For AM Doctors, it's an Ongoing Personal Process

Until aesthetic medicine becomes a conferred medical specialty by conventional medicine, by conventional academia and institutions, or until it becomes a core curriculum in conventional medical schools, aspiring practitioners or AM doctors seeking higher competence of skills have to acquire or continuously work on their competence, on-the-job, or apprenticed or mentored by dermatologists and plastic surgeons, or by experienced aesthetic medicine peers and seniors or by courses with AAAM. For the forseeable future, our community generates its own supply of aesthetic doctors from within the medical community.

However, just by taking courses or passing board assessment tests at AAAM or at any other courses or by peer learning, is not and cannot be the "be all and end all".  Having met our Board standards or passing AAAM courses cannot and do not in any way imply that AAAM is constantly monitoring or taking recurring assessment of the practice competence or standards of its past graduates. Just as no medical schools continue to undertake any ongoing assessments of their graduates after they left school. Doctors must not stop maintaining, learning and honing their skills and they are themselves to be the judge in good faith of their own competence levels. Aesthetic medicine is in part a medical science and an art. It takes competent skills, honed repetitively, experiential feedback and continuous learning and by repetitive practice to build on one's core training in basic medical school training. That is why all participants at AAAM courses must have a basic medical school degree and a valid medical licence from their own jurisdiction. All AAAM courses, certificates or board certifications are not medical licenses to practice medicine. All doctors must seek to comply on an ongoing basis with all applicable licences, competence requirements and approvals in their own jurisdictions.

As for AAAM memberships, doctors all over the world who maintain memberships enjoy privileges when attending our courses and medical congresses and receive our publications.

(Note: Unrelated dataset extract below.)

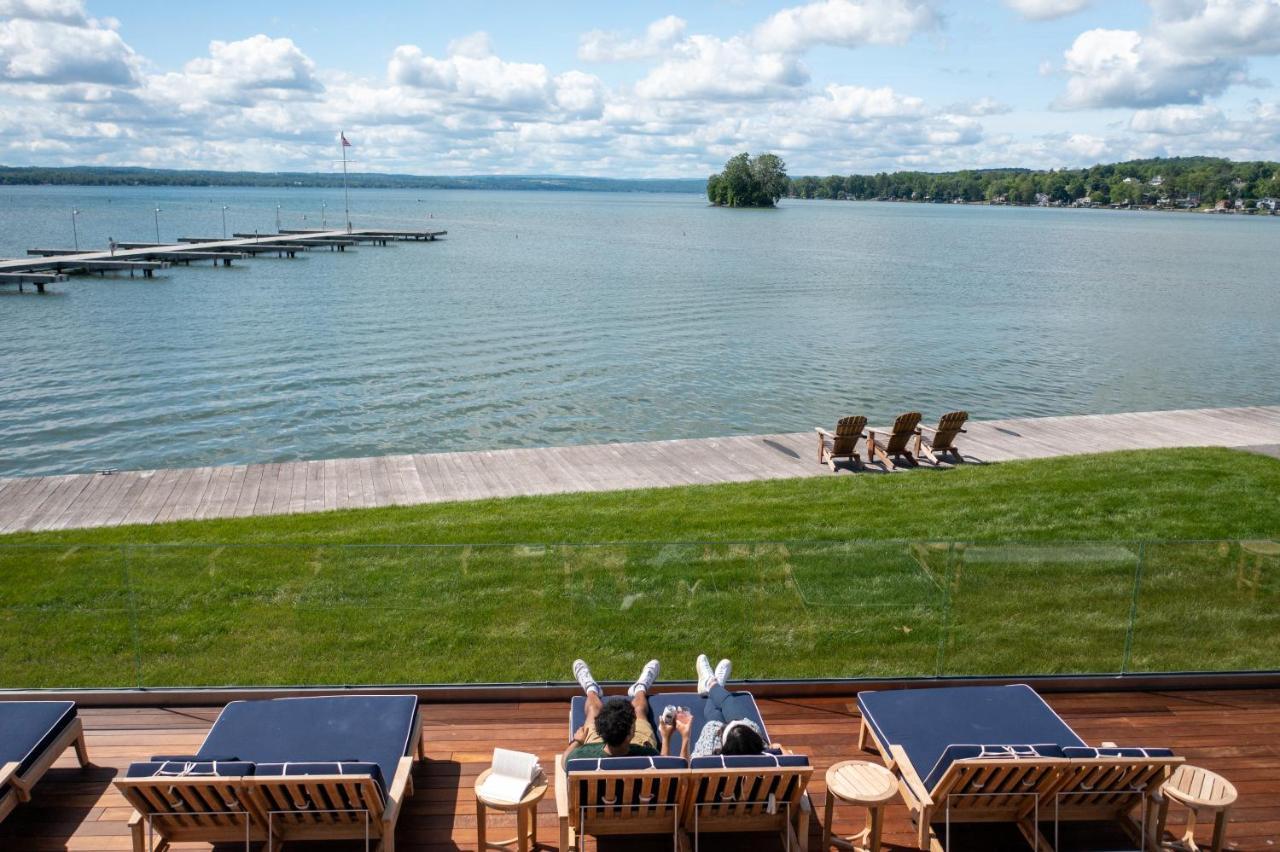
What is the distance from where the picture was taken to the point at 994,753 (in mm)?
5836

Doctors Duty to Respond Responsibly and Ethically to Demand

Consumer driven aesthetic medicine, where patients are healthy, electing for aesthetic treatment, paying with their hard-earned discretionary income, is different from conventional "heal-the-patients" obligations.

Misinformation and media hype abounds which can lead consumer-patients to make poor decisions, form unrealistic expectations and under-estimate the medical risks. It is over this situation that AAAM has always felt that the aesthetic doctors community owes a duty to react responsibly and ethically when facing growing numbers of consumer-patients. Any botched cases, or even properly performed cases, but falling short of unreal consumer-patients expectations, will have adverse repercussions for the aesthetic practice community.

The aesthetic medicine discipline grew spontaneously over decades and is relatively young compared to conventional medicine. It is by and large self-regulated. So far AM doctors have been carefully ethical and competent and regulators in many countries have generally left these doctors to self-regulate their own entry into and the conduct of their practice of aesthetic medicine. But with growing number of aesthetic procedures and consumer-patients, some healthcare agencies are considering or have implemented some basic regulations. The aesthetic medical community welcomes these measures as being in the overall good for the AM community and the general public. The AM community has to be ready for some form of basic regulations. When regulators start to see a need to set some regulations, it means at the same time that they start to see it as having a standing in medicine and to regard it as a form of medical discipline - which can only be good news for the community. One way of being ready is to develop an internationally acceptable set of ethics and protocol. Another is to raise funds for the conduct of more evidence-based trials, which is relatively lacking in this sector.